Sebastian writes: "After ages and ages of "real-soon-now" comments, we finally have our ZAP! Apache module ready for public release. ZAP! allows you to build WWW-based Z39.50 clients by filling in "templates" for each page in your interface. It is simple to do basic things, and yet it is possible to build quite advanced gateways. In the Apache mode, it can be extremely efficient, but it also runs as a conventional CGI script. It is freeware, but we have certain commercial options available." Nice... tried it on Yale's ORBIS using the demo page and it seems to work pretty clean.
Sebastian writes: "Index Data has just made its first release of a Z39.50 Server module for Perl. It provides a pretty simple API which hides most of the complexities of Z39.50 and network programming in general, so all you have to do is provide a bit of code to interface to your resource. You can draw on all the usual Perl tools to talk to back-end databases, create response records in XML, MARC, etc." Built using YAZ by the people who brought us YAZ to begin with... definitely worth a close look.
from freshmeat: "Significant API changes, involving provision of a unified settings system for passing parameters, and several small tweaks. Applications will need simple modifications and recompilation. Also features improved weighting, a forking network server, and a few bugfixes. Note that the Java, Perl and Python bindings do not function in this version - do not upgrade to this version if you require these." For more see open.muscat.com.
from freshmeat: "The purpose of mifluz is to provide a C++ library to build and query a full text inverted index. It is dynamically updatable, scalable (up to 1Tb indexes), uses a controlled amount of memory, shares index files and memory cache among processes or threads and compresses index files to 50% of the raw data. The structure of the index is configurable at runtime and allows inclusion of relevance ranking information. The query functions do not require to load all the occurences of a searched term. They consume very few resources and many searches can be run in parallel.
[changes include] Integration into the GNU project, complete re-architecture of the inverted index structure, major performance enhancements, and more." All this apparently from the principal author of Catalog...
Rob S. writes: "Cheshire is an OSS (Berkeley style licence) z39.50 search engine/server in active development. Also being developed is an extension
to Mozilla for the z39.50 protocol."
from freshmeat: "Distributed searching across several machines, improved writable databases, the ability to automatically select elite terms for performing queries, small API changes, and many bugfixes." see open.muscat.com for more.
Both the Ecila (French) search engine codebase, catalog-1.0, and the U.K. eLib endproduct ROADS v2+ are open source and increasingly used tools for building web-based catalogs a la Yahoo. Some eLib folks have explicitly turned to open source as a way to keep formerly well-funded projects going (see the press release describing this decision). Open source as "exit strategy" isn't terrifically sustainable, but a step in the right direction nonetheless.

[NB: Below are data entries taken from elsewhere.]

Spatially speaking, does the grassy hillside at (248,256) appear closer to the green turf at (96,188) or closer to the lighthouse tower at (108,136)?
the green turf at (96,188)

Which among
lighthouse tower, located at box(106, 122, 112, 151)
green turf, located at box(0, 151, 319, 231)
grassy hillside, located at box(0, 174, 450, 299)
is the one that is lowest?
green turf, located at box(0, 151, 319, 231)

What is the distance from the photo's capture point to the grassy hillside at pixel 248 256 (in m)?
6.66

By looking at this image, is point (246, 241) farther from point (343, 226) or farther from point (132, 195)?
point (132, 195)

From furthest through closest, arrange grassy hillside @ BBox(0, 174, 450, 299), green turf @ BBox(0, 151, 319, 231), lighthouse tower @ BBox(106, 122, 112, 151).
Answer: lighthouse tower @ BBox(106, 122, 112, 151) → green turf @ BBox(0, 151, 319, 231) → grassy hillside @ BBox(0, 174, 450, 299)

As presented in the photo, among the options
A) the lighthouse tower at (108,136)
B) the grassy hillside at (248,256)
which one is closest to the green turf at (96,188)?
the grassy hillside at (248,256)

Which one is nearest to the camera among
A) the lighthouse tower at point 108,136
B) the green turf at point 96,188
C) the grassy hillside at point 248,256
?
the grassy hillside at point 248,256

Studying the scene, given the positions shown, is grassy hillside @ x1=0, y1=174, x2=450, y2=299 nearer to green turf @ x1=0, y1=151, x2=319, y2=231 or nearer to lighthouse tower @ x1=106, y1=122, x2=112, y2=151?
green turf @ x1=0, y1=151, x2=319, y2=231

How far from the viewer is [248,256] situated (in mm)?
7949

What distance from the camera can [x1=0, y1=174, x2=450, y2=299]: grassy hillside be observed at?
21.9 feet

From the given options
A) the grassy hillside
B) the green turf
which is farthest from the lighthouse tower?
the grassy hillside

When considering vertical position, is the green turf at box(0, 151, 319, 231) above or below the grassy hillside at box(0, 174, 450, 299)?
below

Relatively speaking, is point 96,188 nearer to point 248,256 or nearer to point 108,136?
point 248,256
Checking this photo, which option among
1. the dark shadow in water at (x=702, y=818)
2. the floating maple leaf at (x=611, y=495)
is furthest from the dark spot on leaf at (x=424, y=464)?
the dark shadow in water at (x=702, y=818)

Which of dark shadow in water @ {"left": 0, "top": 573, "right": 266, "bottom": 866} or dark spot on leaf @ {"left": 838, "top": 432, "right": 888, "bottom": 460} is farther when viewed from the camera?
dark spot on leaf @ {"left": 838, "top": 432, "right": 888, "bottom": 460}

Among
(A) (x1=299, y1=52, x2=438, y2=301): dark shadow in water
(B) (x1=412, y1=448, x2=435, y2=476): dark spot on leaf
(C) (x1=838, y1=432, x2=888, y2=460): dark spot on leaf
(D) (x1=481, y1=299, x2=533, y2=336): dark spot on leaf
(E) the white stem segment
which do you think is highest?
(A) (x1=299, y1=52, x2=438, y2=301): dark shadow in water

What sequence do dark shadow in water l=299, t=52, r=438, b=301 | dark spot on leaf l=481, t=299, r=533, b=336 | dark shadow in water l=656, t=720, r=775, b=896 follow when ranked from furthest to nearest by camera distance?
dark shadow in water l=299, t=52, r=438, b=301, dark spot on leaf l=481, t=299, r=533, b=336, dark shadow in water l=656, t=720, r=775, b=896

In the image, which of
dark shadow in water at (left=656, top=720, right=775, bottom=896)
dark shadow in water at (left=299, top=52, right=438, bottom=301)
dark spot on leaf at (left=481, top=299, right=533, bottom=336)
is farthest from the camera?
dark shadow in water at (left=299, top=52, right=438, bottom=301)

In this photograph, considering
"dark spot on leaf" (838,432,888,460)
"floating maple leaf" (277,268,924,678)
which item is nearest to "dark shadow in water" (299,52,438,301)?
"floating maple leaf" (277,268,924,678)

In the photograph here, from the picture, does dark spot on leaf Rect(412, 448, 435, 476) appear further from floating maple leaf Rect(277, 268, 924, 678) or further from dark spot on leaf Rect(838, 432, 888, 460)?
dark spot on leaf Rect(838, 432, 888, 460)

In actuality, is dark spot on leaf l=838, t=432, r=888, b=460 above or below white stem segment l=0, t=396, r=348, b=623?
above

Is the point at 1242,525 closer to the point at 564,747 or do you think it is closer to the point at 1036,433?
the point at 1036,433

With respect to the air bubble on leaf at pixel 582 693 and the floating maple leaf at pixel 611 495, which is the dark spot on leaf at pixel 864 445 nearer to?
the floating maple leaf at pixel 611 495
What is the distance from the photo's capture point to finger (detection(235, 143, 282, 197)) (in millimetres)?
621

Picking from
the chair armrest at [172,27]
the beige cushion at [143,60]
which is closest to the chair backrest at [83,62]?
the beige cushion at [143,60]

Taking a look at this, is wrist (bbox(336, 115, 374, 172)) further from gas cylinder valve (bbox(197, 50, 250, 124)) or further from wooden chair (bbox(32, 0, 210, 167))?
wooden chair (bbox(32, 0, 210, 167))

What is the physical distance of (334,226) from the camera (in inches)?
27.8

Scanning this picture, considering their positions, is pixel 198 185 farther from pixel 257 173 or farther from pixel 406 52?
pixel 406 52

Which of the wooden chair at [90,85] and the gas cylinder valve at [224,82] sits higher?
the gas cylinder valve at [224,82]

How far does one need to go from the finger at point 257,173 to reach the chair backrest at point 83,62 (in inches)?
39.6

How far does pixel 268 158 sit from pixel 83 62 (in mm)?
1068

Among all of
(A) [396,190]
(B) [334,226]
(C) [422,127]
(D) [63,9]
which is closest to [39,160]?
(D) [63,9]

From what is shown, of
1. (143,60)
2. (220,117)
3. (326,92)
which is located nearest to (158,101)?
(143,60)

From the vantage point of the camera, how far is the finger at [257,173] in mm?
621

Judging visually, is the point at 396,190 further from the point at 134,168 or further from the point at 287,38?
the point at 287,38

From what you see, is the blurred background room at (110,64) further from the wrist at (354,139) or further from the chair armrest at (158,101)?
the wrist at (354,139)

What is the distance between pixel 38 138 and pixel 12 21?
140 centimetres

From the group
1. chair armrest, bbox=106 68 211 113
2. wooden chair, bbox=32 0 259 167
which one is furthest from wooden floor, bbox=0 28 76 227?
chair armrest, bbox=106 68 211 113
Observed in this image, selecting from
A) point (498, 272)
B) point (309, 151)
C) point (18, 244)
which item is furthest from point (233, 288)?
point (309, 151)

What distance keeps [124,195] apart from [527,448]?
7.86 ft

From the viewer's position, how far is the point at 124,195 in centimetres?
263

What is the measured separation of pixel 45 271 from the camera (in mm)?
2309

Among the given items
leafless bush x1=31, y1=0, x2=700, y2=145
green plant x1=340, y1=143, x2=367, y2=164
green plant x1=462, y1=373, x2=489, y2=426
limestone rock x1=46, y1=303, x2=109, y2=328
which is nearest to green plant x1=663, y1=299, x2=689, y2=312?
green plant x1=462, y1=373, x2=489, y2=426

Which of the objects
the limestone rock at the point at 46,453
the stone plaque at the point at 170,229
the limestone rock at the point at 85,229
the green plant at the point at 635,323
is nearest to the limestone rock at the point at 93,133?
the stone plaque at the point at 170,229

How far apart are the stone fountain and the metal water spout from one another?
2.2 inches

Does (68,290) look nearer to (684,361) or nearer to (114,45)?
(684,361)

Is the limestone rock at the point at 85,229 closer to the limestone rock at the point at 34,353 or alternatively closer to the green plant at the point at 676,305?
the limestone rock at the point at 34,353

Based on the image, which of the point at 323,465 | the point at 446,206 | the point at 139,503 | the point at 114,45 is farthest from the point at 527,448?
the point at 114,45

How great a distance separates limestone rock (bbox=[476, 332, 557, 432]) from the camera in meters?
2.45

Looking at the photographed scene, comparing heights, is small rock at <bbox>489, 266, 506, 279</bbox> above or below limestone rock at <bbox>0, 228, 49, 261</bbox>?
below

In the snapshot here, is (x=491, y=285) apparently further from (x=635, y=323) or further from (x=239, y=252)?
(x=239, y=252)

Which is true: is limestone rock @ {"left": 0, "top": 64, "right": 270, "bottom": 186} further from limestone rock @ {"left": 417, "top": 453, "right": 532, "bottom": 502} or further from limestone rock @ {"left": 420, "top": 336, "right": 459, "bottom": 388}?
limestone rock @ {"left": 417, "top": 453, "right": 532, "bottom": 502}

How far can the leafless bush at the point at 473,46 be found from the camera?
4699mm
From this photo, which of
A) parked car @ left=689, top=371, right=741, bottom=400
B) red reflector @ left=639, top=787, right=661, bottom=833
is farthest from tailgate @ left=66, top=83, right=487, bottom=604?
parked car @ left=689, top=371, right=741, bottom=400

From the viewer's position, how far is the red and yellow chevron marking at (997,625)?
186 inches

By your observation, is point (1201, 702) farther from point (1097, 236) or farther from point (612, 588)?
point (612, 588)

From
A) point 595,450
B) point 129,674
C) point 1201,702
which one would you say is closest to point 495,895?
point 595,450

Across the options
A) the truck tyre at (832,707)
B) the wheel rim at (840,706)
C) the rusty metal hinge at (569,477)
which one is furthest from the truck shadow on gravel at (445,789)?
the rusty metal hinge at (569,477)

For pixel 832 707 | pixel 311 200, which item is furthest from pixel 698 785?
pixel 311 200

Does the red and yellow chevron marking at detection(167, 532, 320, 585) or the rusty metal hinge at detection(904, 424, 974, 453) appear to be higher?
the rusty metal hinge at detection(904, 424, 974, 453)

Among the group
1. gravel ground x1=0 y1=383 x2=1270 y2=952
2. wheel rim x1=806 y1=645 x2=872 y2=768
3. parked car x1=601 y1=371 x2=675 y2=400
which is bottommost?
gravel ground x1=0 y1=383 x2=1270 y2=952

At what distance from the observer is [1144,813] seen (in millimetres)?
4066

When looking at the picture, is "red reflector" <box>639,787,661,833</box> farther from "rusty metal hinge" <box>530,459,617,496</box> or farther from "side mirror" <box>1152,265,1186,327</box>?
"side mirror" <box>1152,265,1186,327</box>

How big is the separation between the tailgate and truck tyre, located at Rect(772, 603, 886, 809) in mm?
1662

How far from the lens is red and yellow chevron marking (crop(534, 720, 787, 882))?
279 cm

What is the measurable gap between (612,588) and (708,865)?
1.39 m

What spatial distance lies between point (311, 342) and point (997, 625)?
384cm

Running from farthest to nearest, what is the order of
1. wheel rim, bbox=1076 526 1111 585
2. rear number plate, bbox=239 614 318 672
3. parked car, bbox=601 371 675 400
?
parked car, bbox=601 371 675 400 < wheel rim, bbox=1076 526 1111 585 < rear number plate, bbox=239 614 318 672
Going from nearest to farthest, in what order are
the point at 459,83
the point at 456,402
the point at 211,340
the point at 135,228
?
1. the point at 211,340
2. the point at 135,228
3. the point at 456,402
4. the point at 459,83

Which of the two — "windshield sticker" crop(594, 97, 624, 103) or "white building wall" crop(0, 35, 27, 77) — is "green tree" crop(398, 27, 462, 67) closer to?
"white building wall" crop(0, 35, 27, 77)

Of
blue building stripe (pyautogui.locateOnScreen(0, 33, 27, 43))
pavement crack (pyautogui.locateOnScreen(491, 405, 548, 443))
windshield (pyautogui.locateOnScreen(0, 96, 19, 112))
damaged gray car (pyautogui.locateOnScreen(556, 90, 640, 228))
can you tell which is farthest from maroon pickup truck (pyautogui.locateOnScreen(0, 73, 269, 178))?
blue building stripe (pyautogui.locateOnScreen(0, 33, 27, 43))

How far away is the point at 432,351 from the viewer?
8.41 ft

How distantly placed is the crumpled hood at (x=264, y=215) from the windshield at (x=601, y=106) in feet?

from the DBA Sciences page: "Database Advisor (DBA) was created to aid database users in selecting the best database for their query. DBA spawns a search process for each database vendor, and returns the hits on the query to the user. It sorts these results so the user can see where each database stands relative to the others." DBA is GPL'd, and its components are all free according to one license or another. You can even take it for a test drive...
the Simon Fraser University Library Research Instrument (SLRI) is "a web to Z39.50 client interface" brought to you by the good folks at SFU. it's an adaptation of the web to Z39.50 gateway developed by Harold Finkbeiner at Stanford, licensed under GPL and recently spied at sourceforge.net as well.